ABOUT THIS EXERCISE =>
Every line of the data needs to be returned exactly.

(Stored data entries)
%%

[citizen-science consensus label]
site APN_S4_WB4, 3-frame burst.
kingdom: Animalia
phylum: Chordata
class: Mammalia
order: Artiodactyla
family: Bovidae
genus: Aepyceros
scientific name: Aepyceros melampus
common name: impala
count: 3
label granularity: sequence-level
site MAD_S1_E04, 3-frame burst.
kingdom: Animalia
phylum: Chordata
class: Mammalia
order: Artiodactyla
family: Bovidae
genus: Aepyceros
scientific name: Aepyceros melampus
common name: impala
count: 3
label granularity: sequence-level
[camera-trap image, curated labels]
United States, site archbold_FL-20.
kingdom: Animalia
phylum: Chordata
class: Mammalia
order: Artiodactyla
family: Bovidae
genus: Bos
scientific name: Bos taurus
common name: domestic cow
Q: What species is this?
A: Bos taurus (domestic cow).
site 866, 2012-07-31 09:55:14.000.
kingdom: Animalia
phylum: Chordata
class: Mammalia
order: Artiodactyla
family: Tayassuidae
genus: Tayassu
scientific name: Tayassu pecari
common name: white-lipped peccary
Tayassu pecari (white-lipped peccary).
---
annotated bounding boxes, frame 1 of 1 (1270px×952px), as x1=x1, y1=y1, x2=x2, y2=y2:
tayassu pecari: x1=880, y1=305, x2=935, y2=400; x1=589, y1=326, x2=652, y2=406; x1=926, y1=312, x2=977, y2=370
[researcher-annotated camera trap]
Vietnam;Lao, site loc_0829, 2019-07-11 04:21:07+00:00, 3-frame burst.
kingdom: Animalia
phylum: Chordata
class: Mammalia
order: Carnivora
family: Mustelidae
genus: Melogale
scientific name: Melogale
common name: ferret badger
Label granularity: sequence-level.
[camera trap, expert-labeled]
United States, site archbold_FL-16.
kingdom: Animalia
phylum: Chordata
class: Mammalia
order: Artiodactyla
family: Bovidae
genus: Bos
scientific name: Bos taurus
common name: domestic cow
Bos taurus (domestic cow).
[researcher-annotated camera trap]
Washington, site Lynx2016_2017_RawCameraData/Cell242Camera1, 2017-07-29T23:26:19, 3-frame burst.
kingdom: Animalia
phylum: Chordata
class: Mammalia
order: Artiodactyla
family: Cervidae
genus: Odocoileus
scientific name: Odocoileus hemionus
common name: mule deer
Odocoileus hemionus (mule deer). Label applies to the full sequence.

%%

ANSWER BOX =>
[citizen-science consensus label]
site APN_S4_WB4, 3-frame burst.
kingdom: Animalia
phylum: Chordata
class: Mammalia
order: Artiodactyla
family: Bovidae
genus: Aepyceros
scientific name: Aepyceros melampus
common name: impala
count: 3
label granularity: sequence-level
site MAD_S1_E04, 3-frame burst.
kingdom: Animalia
phylum: Chordata
class: Mammalia
order: Artiodactyla
family: Bovidae
genus: Aepyceros
scientific name: Aepyceros melampus
common name: impala
count: 3
label granularity: sequence-level
[camera-trap image, curated labels]
United States, site archbold_FL-20.
kingdom: Animalia
phylum: Chordata
class: Mammalia
order: Artiodactyla
family: Bovidae
genus: Bos
scientific name: Bos taurus
common name: domestic cow
Q: What species is this?
A: Bos taurus (domestic cow).
site 866, 2012-07-31 09:55:14.000.
kingdom: Animalia
phylum: Chordata
class: Mammalia
order: Artiodactyla
family: Tayassuidae
genus: Tayassu
scientific name: Tayassu pecari
common name: white-lipped peccary
Tayassu pecari (white-lipped peccary).
---
annotated bounding boxes, frame 1 of 1 (1270px×952px), as x1=x1, y1=y1, x2=x2, y2=y2:
tayassu pecari: x1=880, y1=305, x2=935, y2=400; x1=589, y1=326, x2=652, y2=406; x1=926, y1=312, x2=977, y2=370
[researcher-annotated camera trap]
Vietnam;Lao, site loc_0829, 2019-07-11 04:21:07+00:00, 3-frame burst.
kingdom: Animalia
phylum: Chordata
class: Mammalia
order: Carnivora
family: Mustelidae
genus: Melogale
scientific name: Melogale
common name: ferret badger
Label granularity: sequence-level.
[camera trap, expert-labeled]
United States, site archbold_FL-16.
kingdom: Animalia
phylum: Chordata
class: Mammalia
order: Artiodactyla
family: Bovidae
genus: Bos
scientific name: Bos taurus
common name: domestic cow
Bos taurus (domestic cow).
[researcher-annotated camera trap]
Washington, site Lynx2016_2017_RawCameraData/Cell242Camera1, 2017-07-29T23:26:19, 3-frame burst.
kingdom: Animalia
phylum: Chordata
class: Mammalia
order: Artiodactyla
family: Cervidae
genus: Odocoileus
scientific name: Odocoileus hemionus
common name: mule deer
Odocoileus hemionus (mule deer). Label applies to the full sequence.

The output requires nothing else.